A survey in the diocese’s area of operation, published in June, found that 74 percent of respondents had no food in their homes and 55 percent had, in the previous 30 days, at least one member of the household go a whole day and night without eating at least once.
South Sudan won its independence from Sudan in 2011, and Nuba was a disputed region that remained in Sudan, despite its people’s affiliations with the South.
Today, people in Sudan’s Nuba Mountains are being bombed by their own government, Gassis told Catholic News Service.
The Diocese of El Obeid issued a statement in early August stating that Nuba communities “are surrounded by battle lines, effectively isolated.” It said delivery of basic services by the Sudanese government and international humanitarian organizations stopped in mid-2011.

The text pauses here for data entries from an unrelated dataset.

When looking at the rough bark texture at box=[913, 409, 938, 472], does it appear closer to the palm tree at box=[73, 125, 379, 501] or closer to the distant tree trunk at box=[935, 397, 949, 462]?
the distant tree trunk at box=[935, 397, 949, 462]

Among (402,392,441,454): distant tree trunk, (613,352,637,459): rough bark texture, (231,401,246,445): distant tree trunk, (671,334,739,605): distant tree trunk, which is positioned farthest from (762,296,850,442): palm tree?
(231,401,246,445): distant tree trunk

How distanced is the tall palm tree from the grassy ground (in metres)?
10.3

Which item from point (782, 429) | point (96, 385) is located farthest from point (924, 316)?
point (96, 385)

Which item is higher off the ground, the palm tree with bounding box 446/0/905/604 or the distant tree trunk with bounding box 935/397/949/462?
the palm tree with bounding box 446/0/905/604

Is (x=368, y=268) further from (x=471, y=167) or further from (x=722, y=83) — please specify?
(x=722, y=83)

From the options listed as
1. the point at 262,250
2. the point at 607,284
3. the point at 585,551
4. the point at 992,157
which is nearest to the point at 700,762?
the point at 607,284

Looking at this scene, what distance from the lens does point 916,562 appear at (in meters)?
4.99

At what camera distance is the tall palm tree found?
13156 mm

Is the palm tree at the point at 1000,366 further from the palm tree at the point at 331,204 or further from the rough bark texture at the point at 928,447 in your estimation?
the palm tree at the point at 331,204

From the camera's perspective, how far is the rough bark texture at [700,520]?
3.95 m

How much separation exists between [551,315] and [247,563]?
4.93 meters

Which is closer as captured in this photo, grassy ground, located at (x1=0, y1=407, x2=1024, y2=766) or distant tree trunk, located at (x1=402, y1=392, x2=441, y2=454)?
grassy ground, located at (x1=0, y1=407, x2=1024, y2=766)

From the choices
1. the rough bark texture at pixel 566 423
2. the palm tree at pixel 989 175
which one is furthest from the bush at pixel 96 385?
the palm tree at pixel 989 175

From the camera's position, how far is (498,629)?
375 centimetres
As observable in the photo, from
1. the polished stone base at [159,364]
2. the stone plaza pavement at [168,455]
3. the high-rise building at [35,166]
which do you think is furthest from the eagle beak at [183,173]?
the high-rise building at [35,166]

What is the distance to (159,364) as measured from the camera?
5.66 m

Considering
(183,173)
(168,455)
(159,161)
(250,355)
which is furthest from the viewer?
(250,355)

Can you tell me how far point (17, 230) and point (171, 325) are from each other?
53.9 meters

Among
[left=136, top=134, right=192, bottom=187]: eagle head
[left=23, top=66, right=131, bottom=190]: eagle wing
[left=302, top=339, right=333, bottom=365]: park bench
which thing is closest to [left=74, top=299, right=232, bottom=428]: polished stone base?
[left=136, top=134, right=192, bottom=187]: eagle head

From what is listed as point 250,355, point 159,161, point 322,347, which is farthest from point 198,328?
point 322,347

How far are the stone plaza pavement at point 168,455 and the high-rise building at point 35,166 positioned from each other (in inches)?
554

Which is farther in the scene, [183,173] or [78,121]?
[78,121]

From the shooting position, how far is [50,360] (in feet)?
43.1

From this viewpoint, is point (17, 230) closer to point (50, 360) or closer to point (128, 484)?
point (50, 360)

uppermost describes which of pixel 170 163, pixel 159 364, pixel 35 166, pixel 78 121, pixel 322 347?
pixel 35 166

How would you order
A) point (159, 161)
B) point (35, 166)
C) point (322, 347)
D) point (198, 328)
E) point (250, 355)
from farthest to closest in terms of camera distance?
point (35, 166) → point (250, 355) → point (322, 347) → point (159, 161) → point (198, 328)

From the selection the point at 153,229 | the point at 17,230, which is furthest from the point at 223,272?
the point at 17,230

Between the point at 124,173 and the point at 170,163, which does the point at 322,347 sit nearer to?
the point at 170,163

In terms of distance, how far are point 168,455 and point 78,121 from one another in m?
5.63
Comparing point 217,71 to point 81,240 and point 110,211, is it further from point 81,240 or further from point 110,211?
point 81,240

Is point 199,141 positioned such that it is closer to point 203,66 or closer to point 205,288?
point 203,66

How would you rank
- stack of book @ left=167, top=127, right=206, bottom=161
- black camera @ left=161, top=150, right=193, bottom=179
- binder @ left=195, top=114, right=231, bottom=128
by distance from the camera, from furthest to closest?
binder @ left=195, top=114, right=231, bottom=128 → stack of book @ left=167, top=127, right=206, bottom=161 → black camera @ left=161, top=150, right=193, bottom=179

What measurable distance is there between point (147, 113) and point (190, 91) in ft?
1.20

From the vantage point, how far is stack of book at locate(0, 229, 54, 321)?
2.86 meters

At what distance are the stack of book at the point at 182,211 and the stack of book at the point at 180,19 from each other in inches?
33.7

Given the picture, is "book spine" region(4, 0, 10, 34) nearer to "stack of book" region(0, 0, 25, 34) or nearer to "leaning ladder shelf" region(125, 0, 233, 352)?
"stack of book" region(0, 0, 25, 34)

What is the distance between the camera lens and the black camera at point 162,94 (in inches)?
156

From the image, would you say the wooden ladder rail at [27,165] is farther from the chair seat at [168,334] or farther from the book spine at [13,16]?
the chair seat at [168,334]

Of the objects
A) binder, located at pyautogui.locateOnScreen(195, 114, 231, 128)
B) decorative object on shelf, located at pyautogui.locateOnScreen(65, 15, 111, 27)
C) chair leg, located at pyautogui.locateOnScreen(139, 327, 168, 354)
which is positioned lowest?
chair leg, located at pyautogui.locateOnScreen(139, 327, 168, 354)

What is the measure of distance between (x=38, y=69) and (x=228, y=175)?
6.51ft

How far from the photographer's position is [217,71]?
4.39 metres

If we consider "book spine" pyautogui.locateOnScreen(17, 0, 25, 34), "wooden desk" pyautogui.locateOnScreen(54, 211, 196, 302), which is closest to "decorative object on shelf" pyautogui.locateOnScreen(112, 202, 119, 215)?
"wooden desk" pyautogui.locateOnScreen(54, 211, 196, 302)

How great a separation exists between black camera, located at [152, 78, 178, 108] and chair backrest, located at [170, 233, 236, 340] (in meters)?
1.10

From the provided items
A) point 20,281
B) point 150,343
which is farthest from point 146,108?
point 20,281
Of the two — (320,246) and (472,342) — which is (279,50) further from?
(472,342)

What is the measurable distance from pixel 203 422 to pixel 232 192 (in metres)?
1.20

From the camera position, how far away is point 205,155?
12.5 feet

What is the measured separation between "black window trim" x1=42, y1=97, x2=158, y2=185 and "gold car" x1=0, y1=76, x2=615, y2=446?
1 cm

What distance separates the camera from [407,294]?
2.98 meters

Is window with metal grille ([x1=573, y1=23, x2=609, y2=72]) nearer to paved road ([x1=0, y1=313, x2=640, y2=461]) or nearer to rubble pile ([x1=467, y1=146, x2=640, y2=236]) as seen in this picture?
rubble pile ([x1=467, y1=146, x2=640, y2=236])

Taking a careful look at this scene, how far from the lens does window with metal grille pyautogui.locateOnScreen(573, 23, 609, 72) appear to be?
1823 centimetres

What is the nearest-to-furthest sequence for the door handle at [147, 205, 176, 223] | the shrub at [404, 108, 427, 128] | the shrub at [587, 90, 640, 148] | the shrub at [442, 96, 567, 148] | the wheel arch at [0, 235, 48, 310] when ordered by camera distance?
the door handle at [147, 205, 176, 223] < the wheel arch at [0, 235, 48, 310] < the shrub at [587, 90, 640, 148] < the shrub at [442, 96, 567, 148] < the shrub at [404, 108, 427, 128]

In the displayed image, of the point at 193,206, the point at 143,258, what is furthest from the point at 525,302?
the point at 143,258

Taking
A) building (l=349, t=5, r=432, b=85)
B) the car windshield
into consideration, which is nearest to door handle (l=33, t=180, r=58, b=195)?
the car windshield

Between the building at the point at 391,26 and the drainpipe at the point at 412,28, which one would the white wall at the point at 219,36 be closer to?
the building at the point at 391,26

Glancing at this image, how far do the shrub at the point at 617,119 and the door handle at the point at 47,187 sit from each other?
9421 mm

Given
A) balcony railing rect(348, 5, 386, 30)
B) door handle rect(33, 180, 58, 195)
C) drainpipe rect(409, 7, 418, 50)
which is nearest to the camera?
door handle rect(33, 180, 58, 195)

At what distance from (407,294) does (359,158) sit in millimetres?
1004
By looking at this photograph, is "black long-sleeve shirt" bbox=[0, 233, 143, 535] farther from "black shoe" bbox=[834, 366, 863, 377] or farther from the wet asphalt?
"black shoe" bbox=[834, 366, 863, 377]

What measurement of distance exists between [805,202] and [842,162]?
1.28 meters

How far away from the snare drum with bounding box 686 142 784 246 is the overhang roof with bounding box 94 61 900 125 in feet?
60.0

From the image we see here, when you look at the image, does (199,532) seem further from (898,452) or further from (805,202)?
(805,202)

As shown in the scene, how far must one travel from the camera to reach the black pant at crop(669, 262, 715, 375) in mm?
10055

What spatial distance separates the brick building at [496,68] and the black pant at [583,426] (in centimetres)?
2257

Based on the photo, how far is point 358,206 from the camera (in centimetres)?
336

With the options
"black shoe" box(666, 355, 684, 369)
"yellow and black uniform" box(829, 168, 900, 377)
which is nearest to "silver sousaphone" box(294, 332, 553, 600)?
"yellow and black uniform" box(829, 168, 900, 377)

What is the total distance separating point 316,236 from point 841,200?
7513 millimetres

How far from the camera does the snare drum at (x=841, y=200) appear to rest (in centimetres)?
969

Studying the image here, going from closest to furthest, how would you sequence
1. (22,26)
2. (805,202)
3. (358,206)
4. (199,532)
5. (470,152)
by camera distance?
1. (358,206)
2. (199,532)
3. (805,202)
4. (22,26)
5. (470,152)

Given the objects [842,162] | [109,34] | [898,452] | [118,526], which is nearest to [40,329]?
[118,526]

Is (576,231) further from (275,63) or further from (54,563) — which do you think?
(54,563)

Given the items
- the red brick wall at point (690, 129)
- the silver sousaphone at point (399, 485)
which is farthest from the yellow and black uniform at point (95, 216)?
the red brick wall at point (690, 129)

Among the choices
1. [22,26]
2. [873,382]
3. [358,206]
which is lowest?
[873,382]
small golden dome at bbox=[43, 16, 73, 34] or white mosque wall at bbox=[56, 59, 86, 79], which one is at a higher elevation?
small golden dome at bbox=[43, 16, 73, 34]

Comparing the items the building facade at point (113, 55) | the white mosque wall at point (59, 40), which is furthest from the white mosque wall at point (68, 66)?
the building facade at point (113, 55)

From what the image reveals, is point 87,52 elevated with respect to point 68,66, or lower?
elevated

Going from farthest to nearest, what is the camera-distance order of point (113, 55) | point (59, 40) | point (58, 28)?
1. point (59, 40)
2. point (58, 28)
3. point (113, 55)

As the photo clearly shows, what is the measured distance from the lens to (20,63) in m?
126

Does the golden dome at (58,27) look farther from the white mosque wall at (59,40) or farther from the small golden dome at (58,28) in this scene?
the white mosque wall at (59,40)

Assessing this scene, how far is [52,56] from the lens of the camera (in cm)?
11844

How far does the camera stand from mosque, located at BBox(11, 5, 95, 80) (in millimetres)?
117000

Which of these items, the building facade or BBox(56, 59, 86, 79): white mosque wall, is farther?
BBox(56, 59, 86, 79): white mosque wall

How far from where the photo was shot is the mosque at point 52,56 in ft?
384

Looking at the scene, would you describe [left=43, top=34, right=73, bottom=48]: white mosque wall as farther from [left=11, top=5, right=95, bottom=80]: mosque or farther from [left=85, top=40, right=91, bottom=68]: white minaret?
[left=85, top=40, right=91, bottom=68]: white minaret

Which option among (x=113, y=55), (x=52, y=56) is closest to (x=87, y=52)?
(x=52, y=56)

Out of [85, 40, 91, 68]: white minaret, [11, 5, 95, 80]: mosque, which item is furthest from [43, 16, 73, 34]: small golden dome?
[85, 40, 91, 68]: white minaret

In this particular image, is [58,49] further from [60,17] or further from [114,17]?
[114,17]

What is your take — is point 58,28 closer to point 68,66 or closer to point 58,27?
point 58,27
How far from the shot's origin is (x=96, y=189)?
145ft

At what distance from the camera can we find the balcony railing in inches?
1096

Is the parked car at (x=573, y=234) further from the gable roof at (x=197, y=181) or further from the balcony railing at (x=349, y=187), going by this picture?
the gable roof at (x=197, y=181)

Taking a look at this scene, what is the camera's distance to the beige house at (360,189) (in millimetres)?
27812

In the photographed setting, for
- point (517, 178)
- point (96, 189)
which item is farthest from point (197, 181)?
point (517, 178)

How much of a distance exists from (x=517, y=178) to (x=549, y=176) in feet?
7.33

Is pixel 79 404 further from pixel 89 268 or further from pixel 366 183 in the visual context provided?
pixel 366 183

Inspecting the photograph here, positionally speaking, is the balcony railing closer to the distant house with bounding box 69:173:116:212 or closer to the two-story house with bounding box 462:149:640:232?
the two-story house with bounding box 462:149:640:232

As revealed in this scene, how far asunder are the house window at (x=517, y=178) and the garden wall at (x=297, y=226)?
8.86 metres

The diocese “is one of a handful of humanitarian actors delivering critical and life-saving assistance in the area under extremely difficult conditions characterized by high levels of insecurity,” its statement said.
The suffering “is evident in the vast number” of people needing food aid and is worse than any previous suffering in the memory of any diocesan staff member, the statement said.
“Here, I have shed tears watching emaciated women with babies on their backs being turned away when they get to the front of the long line because there is nothing left for them,” Oliver Waindi, executive director of the Bishop Gassis Relief and Rescue Foundation, told CNS. “The suffering is as I imagine hell to be.
“There are a lot of children dying here,” Waindi said, noting that before the changed weather patterns of the past two years, “people had very little to eat, but now they have nothing at all.”
Gassis said last year, the rainy season was poor, and this year floods have ruined what little people were able to plant.
“To give you a picture of how bad things are,” residents of the Nuba Mountains are walking for weeks to seek refuge in South Sudan, Waindi said.
“They do that because, in South Sudan, when their turn comes to get a simple bowl of grain, they are more likely to get it,” he said.